Rachel was quite willing, however, to take Quinn's blunt force attacks because frankly she was willing to take anything from Quinn as long as it was something. And if it was blind rage or disgust then at least it was something Quinn felt strongly about for her. Rachel's heart clenched painfully at that truth. Still, Rachel found this better than being ignored or if her very existence didn't even blip on Quinn's radar. It was nice to be thought of, even if those thoughts were more along the lines of barely disguised disgust and contempt.
Besides, kissing Finn would have been like indirectly kissing Quinn. And she couldn't help but pretend it was the Cheerios captain she was with right now. All her motives lately seemed to involve Quinn one way or another. Her thoughts didn't seem to fare any better as they always reverted back to subjects Quinn-related.
It didn't matter if Quinn would probably forever hate her because Rachel could never change her feelings for the girl. She tried. Many times. Without avail.
Rachel's thoughts on the girl suddenly halted when she felt the boy practically on top of her pull away. Opening her eyes, Rachel spied Finn looking (she admitted guiltily) constipated.
"Did I do something wrong?" she quickly asked. She didn't accidentally whisper the wrong name did she? That would have been mortifying and gut wrenching as that meant Finn would know her deepest, darkest secret.
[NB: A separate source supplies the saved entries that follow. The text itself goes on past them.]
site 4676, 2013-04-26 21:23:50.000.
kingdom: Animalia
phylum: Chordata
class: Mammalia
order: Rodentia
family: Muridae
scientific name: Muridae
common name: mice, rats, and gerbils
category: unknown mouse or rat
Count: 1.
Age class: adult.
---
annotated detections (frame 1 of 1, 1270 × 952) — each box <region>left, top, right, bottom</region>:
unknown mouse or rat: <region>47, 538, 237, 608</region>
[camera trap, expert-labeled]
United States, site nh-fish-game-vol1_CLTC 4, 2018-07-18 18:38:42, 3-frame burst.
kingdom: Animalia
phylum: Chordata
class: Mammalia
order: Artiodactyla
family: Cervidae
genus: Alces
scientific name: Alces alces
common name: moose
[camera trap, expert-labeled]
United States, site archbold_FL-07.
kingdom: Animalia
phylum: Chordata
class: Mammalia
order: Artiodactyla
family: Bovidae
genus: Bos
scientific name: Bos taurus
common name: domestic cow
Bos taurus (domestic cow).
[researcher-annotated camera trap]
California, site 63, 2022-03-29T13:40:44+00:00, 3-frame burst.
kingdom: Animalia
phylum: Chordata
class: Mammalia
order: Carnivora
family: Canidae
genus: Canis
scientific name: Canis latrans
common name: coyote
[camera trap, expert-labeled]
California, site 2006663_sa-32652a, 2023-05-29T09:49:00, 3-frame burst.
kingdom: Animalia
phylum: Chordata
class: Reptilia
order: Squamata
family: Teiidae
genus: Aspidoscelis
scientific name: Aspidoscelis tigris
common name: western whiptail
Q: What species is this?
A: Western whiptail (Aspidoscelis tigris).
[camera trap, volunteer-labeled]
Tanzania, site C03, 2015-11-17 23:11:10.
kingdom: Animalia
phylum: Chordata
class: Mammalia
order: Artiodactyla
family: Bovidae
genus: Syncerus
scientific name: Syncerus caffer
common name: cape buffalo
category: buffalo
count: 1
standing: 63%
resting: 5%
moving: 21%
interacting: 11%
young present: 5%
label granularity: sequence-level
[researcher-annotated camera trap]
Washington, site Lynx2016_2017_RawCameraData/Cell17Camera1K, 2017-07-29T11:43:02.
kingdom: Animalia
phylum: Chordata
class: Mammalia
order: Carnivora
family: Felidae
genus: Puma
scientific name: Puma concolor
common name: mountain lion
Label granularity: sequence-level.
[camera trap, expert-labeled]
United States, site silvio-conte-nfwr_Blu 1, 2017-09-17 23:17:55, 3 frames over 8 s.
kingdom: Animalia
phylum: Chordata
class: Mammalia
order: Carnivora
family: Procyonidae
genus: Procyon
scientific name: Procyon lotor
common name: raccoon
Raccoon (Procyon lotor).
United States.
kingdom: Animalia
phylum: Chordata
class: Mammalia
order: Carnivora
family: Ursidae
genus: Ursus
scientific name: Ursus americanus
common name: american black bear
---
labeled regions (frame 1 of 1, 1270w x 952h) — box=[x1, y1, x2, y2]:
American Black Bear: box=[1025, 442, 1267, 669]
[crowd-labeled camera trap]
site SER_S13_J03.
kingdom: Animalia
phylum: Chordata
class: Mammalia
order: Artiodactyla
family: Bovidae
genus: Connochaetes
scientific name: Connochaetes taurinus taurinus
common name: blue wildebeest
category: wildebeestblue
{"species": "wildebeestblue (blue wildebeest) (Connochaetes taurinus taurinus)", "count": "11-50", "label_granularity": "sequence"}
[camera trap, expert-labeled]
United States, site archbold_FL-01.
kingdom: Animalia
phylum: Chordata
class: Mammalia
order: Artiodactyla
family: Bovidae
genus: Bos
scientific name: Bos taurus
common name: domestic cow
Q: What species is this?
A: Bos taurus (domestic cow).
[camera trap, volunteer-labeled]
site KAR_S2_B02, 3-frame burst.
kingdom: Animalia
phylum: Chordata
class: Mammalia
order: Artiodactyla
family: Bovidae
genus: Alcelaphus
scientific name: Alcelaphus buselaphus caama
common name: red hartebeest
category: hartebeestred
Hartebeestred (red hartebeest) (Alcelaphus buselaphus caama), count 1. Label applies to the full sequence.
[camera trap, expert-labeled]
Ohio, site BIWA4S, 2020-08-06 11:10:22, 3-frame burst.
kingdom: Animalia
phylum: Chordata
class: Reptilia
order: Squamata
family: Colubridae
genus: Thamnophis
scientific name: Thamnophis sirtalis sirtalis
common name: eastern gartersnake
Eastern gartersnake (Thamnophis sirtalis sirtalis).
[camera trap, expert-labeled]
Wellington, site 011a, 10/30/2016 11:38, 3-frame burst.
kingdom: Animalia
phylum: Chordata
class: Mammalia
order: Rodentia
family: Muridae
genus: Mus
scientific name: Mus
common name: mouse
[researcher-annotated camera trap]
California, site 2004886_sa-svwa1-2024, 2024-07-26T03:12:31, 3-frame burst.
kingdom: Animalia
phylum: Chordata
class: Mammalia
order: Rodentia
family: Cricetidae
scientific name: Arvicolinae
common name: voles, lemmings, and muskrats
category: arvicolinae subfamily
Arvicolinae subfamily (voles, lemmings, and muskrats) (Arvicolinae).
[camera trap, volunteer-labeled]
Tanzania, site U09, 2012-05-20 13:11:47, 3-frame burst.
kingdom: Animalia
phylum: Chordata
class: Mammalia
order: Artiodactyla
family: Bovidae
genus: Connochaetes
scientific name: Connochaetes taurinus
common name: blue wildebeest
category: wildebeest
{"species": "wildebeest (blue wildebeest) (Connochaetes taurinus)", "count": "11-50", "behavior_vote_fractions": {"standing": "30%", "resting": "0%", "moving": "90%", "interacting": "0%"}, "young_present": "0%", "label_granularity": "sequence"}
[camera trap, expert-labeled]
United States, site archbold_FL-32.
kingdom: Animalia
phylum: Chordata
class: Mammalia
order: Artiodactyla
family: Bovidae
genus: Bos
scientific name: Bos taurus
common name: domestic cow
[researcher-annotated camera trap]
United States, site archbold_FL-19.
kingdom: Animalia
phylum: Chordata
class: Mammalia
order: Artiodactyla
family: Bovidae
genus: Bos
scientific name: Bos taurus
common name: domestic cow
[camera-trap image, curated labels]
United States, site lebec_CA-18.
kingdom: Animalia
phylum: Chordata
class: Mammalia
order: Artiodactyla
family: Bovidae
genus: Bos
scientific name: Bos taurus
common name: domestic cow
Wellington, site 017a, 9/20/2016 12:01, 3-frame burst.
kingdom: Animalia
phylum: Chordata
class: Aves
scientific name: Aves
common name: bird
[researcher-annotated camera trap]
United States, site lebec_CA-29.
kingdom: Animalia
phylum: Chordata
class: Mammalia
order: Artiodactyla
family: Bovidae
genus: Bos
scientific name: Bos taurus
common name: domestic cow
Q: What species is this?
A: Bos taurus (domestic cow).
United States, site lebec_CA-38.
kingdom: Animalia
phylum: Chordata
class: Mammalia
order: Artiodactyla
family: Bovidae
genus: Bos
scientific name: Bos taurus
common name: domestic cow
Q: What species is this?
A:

"N-no. No! Umm, I just gotta go," Finn hurriedly stammered looking all the more distressful.
He shifted about awkwardly before pleading, "Look, please don't tell anybody about this, okay?" Finn didn't wait for an answer or even a confirmation of what he requested of her before walking away and off the stage. He never looked back and never once faltered in his steps.
And that stung more than Rachel thought possible.
In the end Finn had left her, exactly what she'd imagined Quinn would do if she ever confess this secret of hers. But unlike Finn, Quinn would have been less cruel in her rejection. Quinn wouldn't have let her kiss her like Finn did. Quinn never would have let her hope before crushing it into minuscule pieces.
If even Finn didn't want her than what realistic hope did she have that Quinn would ever want her.
And as Rachel sat alone on that empty stage she could feel the irreparable pieces of her heart begin to chip off some more. Rachel could only hope that should Quinn ever (ever) let her in that she still had something left to give to the girl.
Rachel covered her face as she felt the never-ending tears begin to fall once more.
She was stuck with being truly only Quinn's even if the girl didn't want to have anything to do with her.
-End Story-
A/N: Never wrote an angst-ish piece before. Thought I'd give it a try. I don't mind drama, but I admit I kind of suck when I try my hand at it. And yes, this is an alternate scene of Finn and Rachel's first kiss in the episode Showmance.
Also, a warning/notification alert. It might be a while before I update again. There are some things I need to take care of. Nothing too dangerous or life threatening, just things I've been putting off for too long. Darn my procrastinating ways!